**RECORDED INFORMATION:**

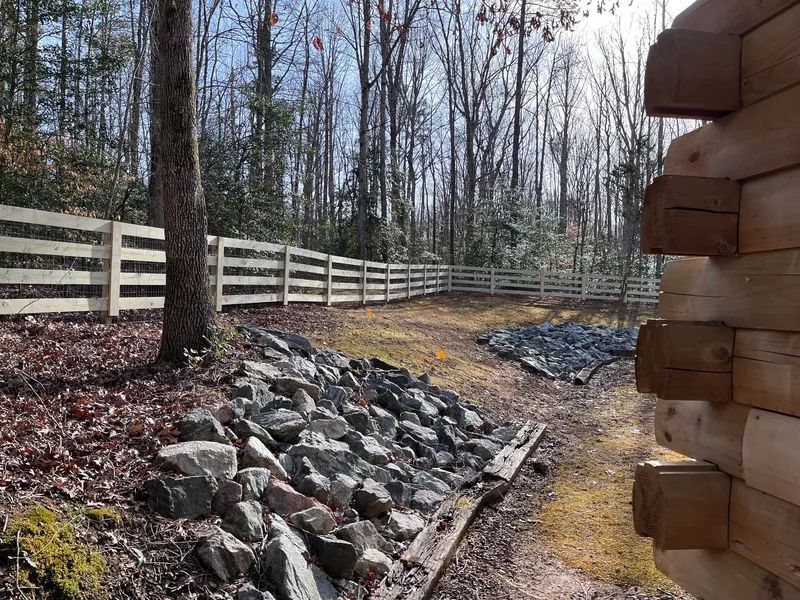 A log cabin is sitting next to a fence in the woods.
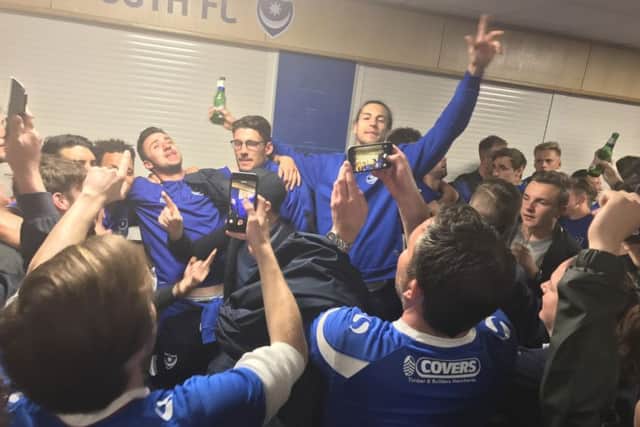 Pompey players, centre, from left, Enda Stevens, Gareth Evans and Christian Burgess, get into the party spirit at Fratton Park following the 3-1 victory at Notts County on Monday that clinched promotion to League One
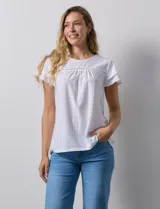 Blusa blanca de tejido pointelle con manga corta con volados y cuello redondo.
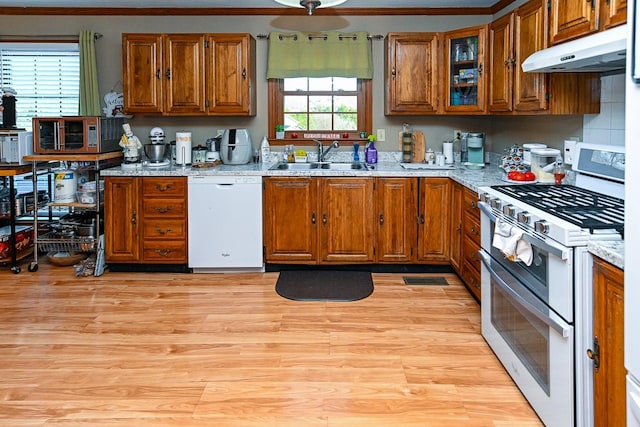 kitchen with brown cabinets, white dishwasher, range with two ovens, and a sink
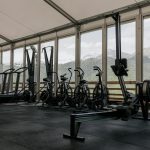 Spacious indoor gym featuring state-of-the-art equipment with scenic mountain views outside large windows.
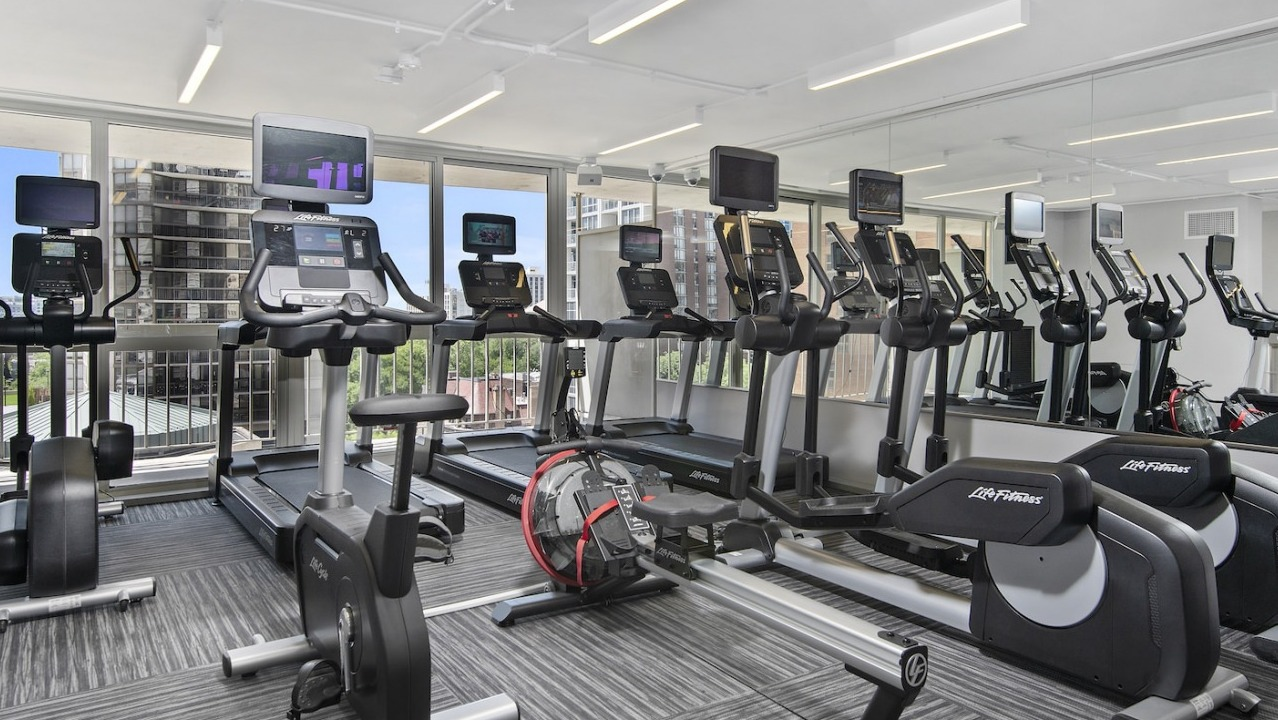 Modern cardio gym with treadmills, ellipticals, rowing machines, and large windows offering city views at One East Delaware Apartments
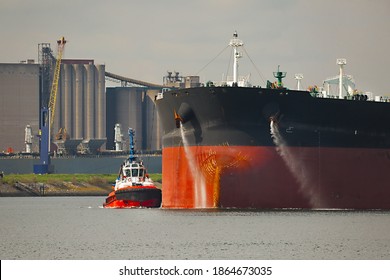 Large Crude Oil Tanker Ship Pumping Out Ballast Water When Coming Into Port In Rotterdam, Tug Boat Pushing The Side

**ASSIGNMENT:**
Give back the listing word for word, minus its images.

**SOLUTION FOR THIS PROBLEM:**
 A log cabin is sitting next to a fence in the woods.
 Pompey players, centre, from left, Enda Stevens, Gareth Evans and Christian Burgess, get into the party spirit at Fratton Park following the 3-1 victory at Notts County on Monday that clinched promotion to League One
 Blusa blanca de tejido pointelle con manga corta con volados y cuello redondo.
 kitchen with brown cabinets, white dishwasher, range with two ovens, and a sink
 Spacious indoor gym featuring state-of-the-art equipment with scenic mountain views outside large windows.
 Modern cardio gym with treadmills, ellipticals, rowing machines, and large windows offering city views at One East Delaware Apartments
 Large Crude Oil Tanker Ship Pumping Out Ballast Water When Coming Into Port In Rotterdam, Tug Boat Pushing The Side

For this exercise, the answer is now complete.